09 July 2023

The Role of Baseball in Human Evolution

This is an interesting rumination on the fact that, despite their being much stronger than human beings, the best chimpanzee pitcher can barely throw at 20 miles an hour.

It turns out that this has driven human society, because while a chimpanzee finds it very difficult to kill a bigger and stronger rival, almost any human can kill another human being at a distance because of our ability to throw rocks at each other:

To understand human power dynamics, you must first understand why chimpanzees can’t play baseball. Once you do, it suddenly makes sense why we organize our societies as we do — and also why “strongman” leadership irrationally persists in our species.

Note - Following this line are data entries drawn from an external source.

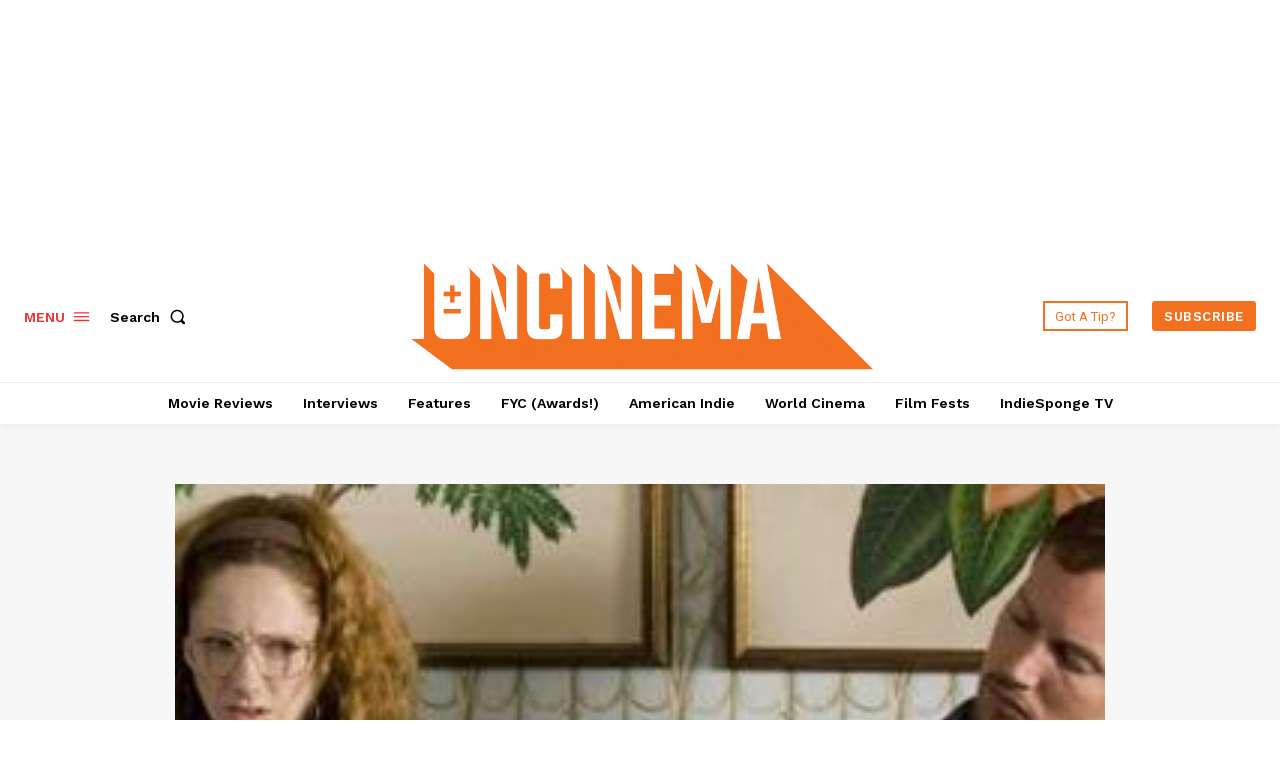

--- FILE ---
content_type: text/html; charset=utf-8
request_url: https://www.google.com/recaptcha/api2/aframe
body_size: 269
content:
<!DOCTYPE HTML><html><head><meta http-equiv="content-type" content="text/html; charset=UTF-8"></head><body><script nonce="L9BW4bWDxzpS4Pwq8whPqw">/** Anti-fraud and anti-abuse applications only. See google.com/recaptcha */ try{var clients={'sodar':'https://pagead2.googlesyndication.com/pagead/sodar?'};window.addEventListener("message",function(a){try{if(a.source===window.parent){var b=JSON.parse(a.data);var c=clients[b['id']];if(c){var d=document.createElement('img');d.src=c+b['params']+'&rc='+(localStorage.getItem("rc::a")?sessionStorage.getItem("rc::b"):"");window.document.body.appendChild(d);sessionStorage.setItem("rc::e",parseInt(sessionStorage.getItem("rc::e")||0)+1);localStorage.setItem("rc::h",'1768738940976');}}}catch(b){}});window.parent.postMessage("_grecaptcha_ready", "*");}catch(b){}</script></body></html>

--- FILE ---
content_type: application/javascript; charset=utf-8
request_url: https://fundingchoicesmessages.google.com/f/AGSKWxWKqe6peKbh1W38nK3CVBPuCI0G4r4nYhIhT4-SWZjVi9_ZnslxxbPIjgTTcq9hN8uxg46E_4KwAFKgJZ9d8VGXQi3cu9gRMgEYHIjeYrcEzia922Um4O8_X9F47HUQdGOgdpO3ifEYoiTv6dcjtDfizqrN0I9X01OXkiU7ULeFruiBwR7k5PLJyt0Z/_/ad02/background_/rightad./eroadvertising./ad-format..se/ads/
body_size: -1291
content:
window['c04a60fd-15f8-461b-87d3-fe4051b56b2b'] = true;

Between four and thirteen million years ago, our primate ancestors diverged from chimpanzees on the evolutionary tree. They remained brawnier, while we became brainier. Chimpanzees, who have twice as much “fast-twitch” muscle fiber as we do, are about 1.35 to 1.5 times stronger than us. With stronger arms, and muscle fine-tuned for speedy contractions, chimps should be able to throw a baseball much faster than the most skilled human.

But it would be unwise to bring in a chimpanzee as a relief pitcher. With robust training, they can only throw an object about 20 miles per hour, and it usually flies off in random directions. Meanwhile, we play a sport that involves exceptional humans throwing a ball over 100 miles per hour with astonishing accuracy.

We’re the only species capable of this feat. Why can’t chimpanzees do the same?

Spoiler, it turns out that shoulders shoulders and elbows are all wrong for this.

………

Dominance in chimps is usually taken by force. Chimpanzee politics are complex, but the bigger, stronger chimps tend to lead, while weaker chimps tend to follow. There are exceptions, and leadership isn’t just about size and strength, but it matters. This is true across much of the mammal kingdom, with some exceptions (for example, ring-tail lemurs, hyenas, and bonobos have female dominance that is untethered from physical size). For chimpanzees, if you come at the king, you best not miss.

Humans, with their modified super shoulders, became capable of severing the link between physical size and social dominance. The smallest prehistoric human, with a bit of practice and the right rock, could kill the fiercest, biggest warrior from far away, lurking hidden in jungle.

Necessarily, this creates a dynamic as societal groups get larger where the leader assembles a pyramid of power upon which their authority rests.

The single leader walking alone is vulnerable to anyone with a good arm, the leader of a city state has the support of bodyguards, a local constabulary, and a patronage network, so anyone who attempts to kill or overthrow them has a far more difficult cast.

As such this creates a dynamic that leads to ever increasing societal complexity.